■ Consigne écrite 1: Recopiez, dans le passage sur l'aménagement des berges de Porto-Novo, la portion qui commence par « Le plan d’aménagement » et se poursuit jusqu'à « touristique du pays. ».
■ Consigne écrite 2: D'après le passage sur l'aménagement des berges de Porto-Novo, quel organisme finance le plan « Porto-Novo ville verte » ?
■ Consigne écrite 3: Prolongez le passage sur l'aménagement des berges de Porto-Novo à partir de sa dernière phrase.

■ Passage source:
________________

“Porto-Novo ville verte” est un plan d’aménagement des berges de la capitale béninoise, qui doit permettre selon les autorités de dynamiser le tourisme tout en préservant l’environnement. Mais ce projet prévoit aussi le départ d’une partie des populations qui vivent le long de la lagune.
“On ne jette pas des filets de pêche sur le bitume”, s’indigne Tite Kounasso, pêcheur de 52 ans vivant au bord de la lagune de Porto-Novo qui comme des milliers d’autres devrait être bientôt forcé à partir par les autorités en raison d’un projet d’écotourisme.
Le plan d’aménagement des berges de la capitale béninoise, baptisé “Porto-Novo ville verte” et financé par l’Agence française de développement (AFD), doit permettre selon les autorités de dynamiser le tourisme tout en préservant l’environnement. Mais il prévoit aussi le départ d’une partie des populations qui vivent le long de la lagune stratégiquement située entre le lac Nokoué, juste derrière la capitale économique Cotonou, et l’immense mégapole nigériane de Lagos.
L’objectif est de revitaliser et de mettre en valeur les quartiers proches de la lagune pour leur redonner vie, explique Jérôme Bertrand-Hardy, directeur de l’AFD à Cotonou. Depuis son arrivée au pouvoir en 2016, le président béninois Patrice Talon a lancé plusieurs chantiers visant à renforcer l’attractivité touristique du pays.

________________

■ Matériel présenté:

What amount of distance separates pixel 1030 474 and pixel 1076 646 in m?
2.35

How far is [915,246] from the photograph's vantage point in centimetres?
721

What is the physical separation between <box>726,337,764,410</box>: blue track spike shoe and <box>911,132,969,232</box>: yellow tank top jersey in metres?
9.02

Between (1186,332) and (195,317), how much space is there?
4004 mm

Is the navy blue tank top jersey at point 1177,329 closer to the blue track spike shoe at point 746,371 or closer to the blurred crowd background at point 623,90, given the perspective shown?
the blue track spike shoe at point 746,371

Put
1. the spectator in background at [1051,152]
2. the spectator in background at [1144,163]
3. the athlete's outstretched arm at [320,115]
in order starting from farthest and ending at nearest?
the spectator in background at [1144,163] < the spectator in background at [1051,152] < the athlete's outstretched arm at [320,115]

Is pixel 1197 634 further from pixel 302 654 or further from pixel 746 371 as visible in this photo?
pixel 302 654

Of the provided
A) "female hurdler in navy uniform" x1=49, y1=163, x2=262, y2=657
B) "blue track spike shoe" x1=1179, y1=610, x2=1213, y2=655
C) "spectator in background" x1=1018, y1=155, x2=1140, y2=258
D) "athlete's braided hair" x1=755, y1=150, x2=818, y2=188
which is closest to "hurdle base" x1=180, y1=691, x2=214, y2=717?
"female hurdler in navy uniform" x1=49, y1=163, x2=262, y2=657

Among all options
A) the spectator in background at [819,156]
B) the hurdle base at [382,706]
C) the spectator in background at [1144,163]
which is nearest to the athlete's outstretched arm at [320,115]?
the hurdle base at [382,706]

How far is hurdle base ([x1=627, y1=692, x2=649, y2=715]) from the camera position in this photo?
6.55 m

________________

■ Bonne réponse 1:
Le plan d’aménagement des berges de la capitale béninoise, baptisé “Porto-Novo ville verte” et financé par l’Agence française de développement (AFD), doit permettre selon les autorités de dynamiser le tourisme tout en préservant l’environnement. Mais il prévoit aussi le départ d’une partie des populations qui vivent le long de la lagune stratégiquement située entre le lac Nokoué, juste derrière la capitale économique Cotonou, et l’immense mégapole nigériane de Lagos.
L’objectif est de revitaliser et de mettre en valeur les quartiers proches de la lagune pour leur redonner vie, explique Jérôme Bertrand-Hardy, directeur de l’AFD à Cotonou. Depuis son arrivée au pouvoir en 2016, le président béninois Patrice Talon a lancé plusieurs chantiers visant à renforcer l’attractivité touristique du pays.

■ Bonne réponse 2: L'Agence française de développement (AFD).

■ Bonne réponse 3:
Le long des berges, Baptiste Berard Proust, un touriste français, est séduit par sa promenade et “la magnifique passerelle au milieu des habitations”. Mais il déchante en apprenant que “les personnes qui habitent ici vont être dégagées”, ce qui le “désole”.
Les habitants des berges lagunaires de Porto-Novo, qui vivent essentiellement de la pêche, sont dans l’expectative. “Il y a dix mois, la mairie est passée nous notifier que nous avons un mois pour partir et nous nous sommes constitués en association pour nous défendre face au danger. Nous avons écrit un peu partout mais nous n’avons pas eu de suite”, explique à l’AFP Léopold Padonou, pisciculteur de 44 ans.
“Selon notre propre recensement, nous sommes environ 1.000 ménages, donc 5.000 personnes”, dit-il. Il y environ deux mois, la mairie a marqué d’une croix rouge les maisons à démolir mais “personne ne nous a donné de détails”, détaille avec angoisse M. Padonou, qui est né et a grandi dans ce quartier.
Il reconnaît que l’aménagement des berges a permis d’améliorer nettement les infrastructures. “Nous avons désormais l’éclairage, les routes viennent à nous, les passages piétons existent… On nous a construit des infrastructures pour que nous vivions bien, mais on ne nous laisse pas en jouir et on nous parle déjà de déguerpissement… Pour aller où ?”, interroge-t-il.
“Le lacustre ne peut vivre nulle part d’autre si ce n’est dans l’eau. Nous n’avons appris aucun métier, qu’on nous laisse sur la berge”, réclame le pêcheur Tite Kounasso. A 62 ans, Antoine Ababè Houssou, rêvait de finir ses jours sur cette berge. “Je n’ai nulle part où aller si on me sort d’ici”, glisse-t-il.
Agathe Gandonou, vendeuse de poissons et de crabes, ne désespère pas. “Toute notre force est dans l’eau et nous nous battrons pour nous maintenir ici”, lance-t-elle vigoureusement au milieu d’un groupe d’habitants.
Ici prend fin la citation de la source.